__ABOUT THIS EXERCISE__: Establish how many lines in the entries hold the string "needs". The number by itself is the whole answer.

__MATERIAL FOR THIS EXERCISE__:
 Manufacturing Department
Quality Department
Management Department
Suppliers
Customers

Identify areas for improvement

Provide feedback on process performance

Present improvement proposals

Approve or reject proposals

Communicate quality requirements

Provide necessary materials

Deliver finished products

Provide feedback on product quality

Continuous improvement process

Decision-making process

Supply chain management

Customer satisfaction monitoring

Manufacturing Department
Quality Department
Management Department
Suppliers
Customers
---
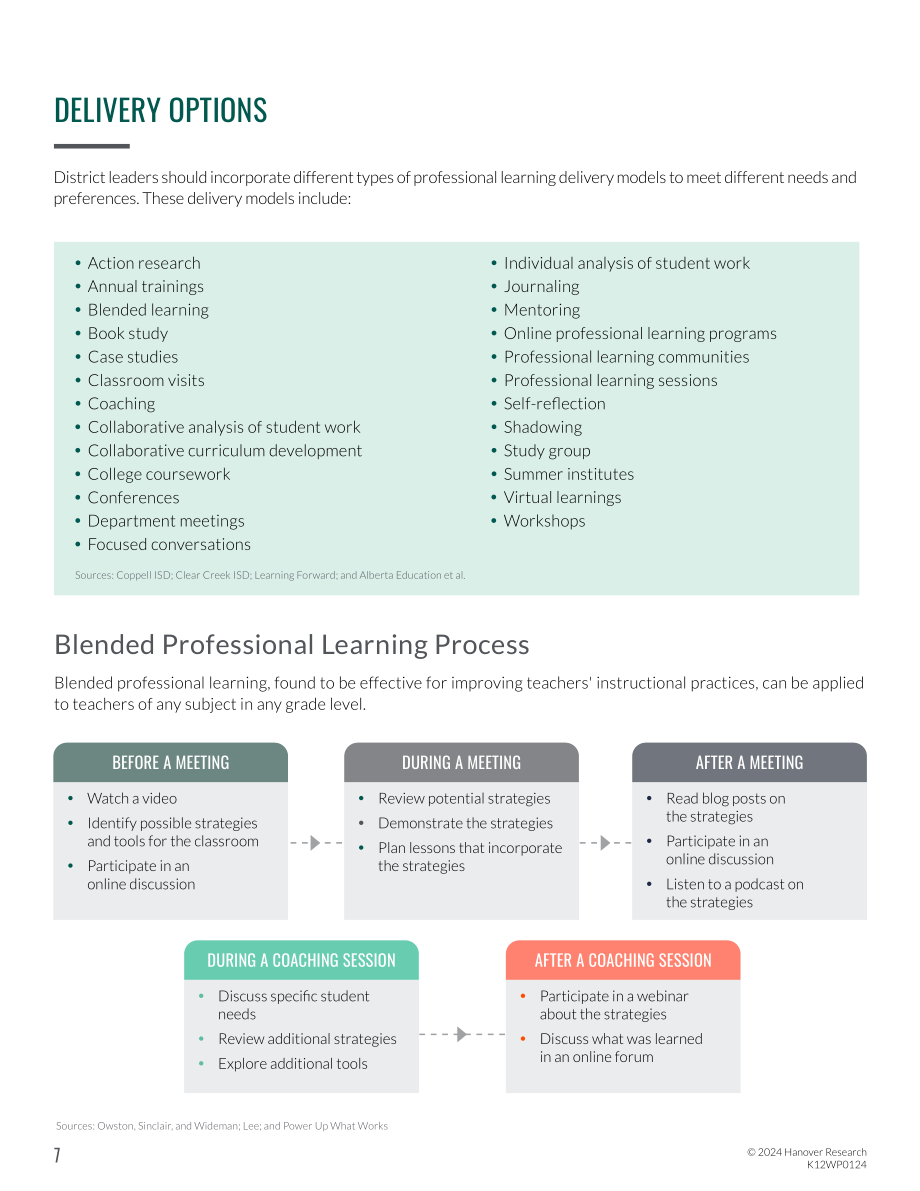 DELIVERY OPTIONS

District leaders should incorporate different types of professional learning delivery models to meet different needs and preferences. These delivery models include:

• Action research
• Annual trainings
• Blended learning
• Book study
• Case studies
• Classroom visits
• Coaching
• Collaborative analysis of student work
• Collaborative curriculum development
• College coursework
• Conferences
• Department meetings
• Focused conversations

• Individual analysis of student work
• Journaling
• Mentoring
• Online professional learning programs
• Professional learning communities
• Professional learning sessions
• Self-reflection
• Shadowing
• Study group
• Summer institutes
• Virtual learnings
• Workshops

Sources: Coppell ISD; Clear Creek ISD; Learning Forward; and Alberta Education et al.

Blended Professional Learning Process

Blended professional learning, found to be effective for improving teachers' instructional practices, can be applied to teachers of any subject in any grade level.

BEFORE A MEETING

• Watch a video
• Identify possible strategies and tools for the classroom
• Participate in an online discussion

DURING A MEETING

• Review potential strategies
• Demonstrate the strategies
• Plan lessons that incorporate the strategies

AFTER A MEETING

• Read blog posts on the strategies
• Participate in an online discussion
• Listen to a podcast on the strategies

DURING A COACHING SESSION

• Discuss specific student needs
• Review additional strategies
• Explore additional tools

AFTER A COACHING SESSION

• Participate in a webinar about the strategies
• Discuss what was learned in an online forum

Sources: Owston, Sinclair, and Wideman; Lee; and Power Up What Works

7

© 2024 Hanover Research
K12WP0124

__ANSWER FOR THE TASK__: 2